*** EXTRACTED DATA ***

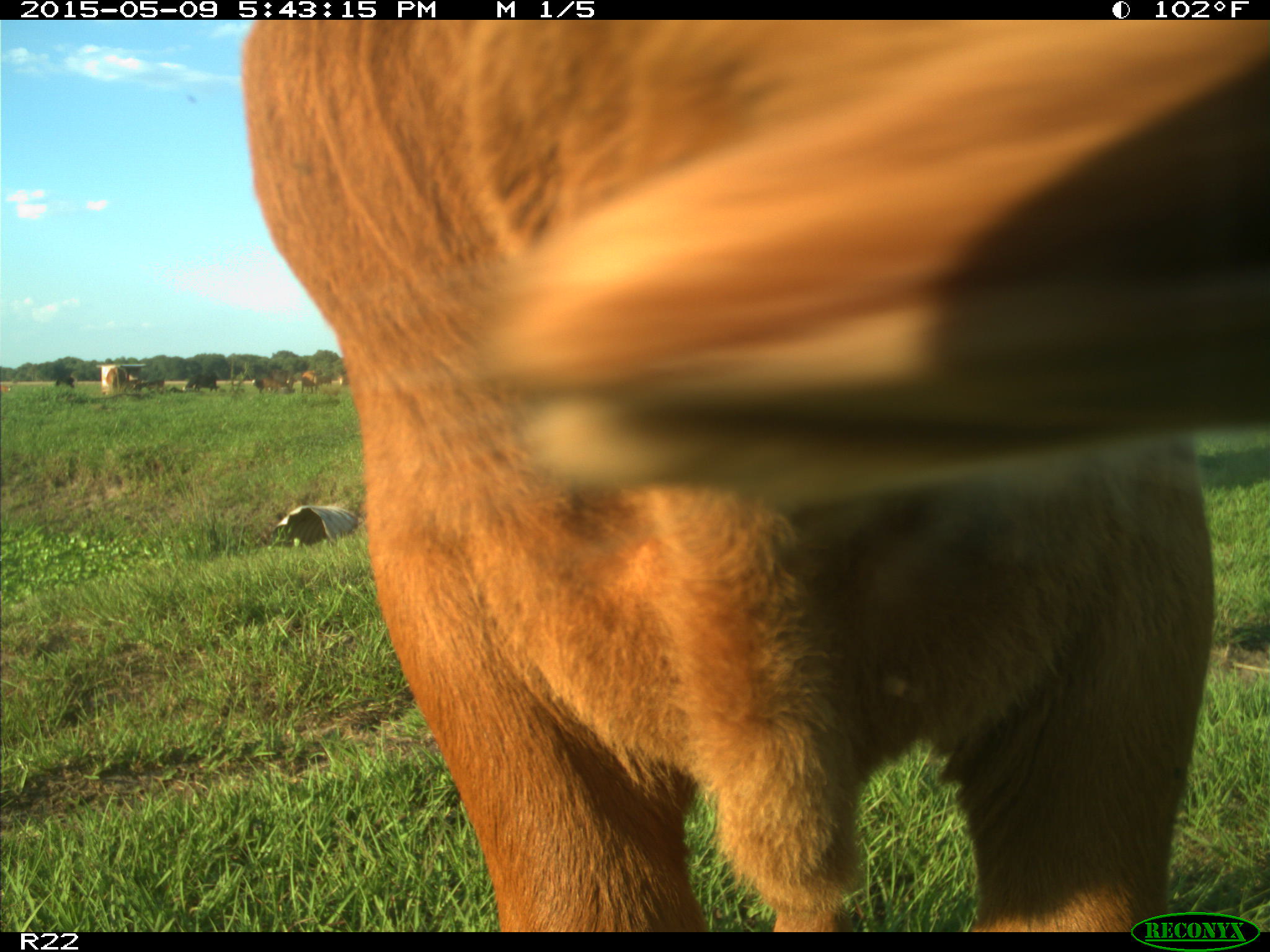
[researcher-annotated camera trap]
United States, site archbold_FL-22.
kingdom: Animalia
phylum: Chordata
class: Mammalia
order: Artiodactyla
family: Bovidae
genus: Bos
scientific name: Bos taurus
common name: domestic cow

*** End of EXTRACTED DATA ***

EXERCISE OBJECTIVE: Find the line containing "order: Artiodactyla", then output it and every line after it to the end of the data, exactly.

WRITTEN SOLUTION:
order: Artiodactyla
family: Bovidae
genus: Bos
scientific name: Bos taurus
common name: domestic cow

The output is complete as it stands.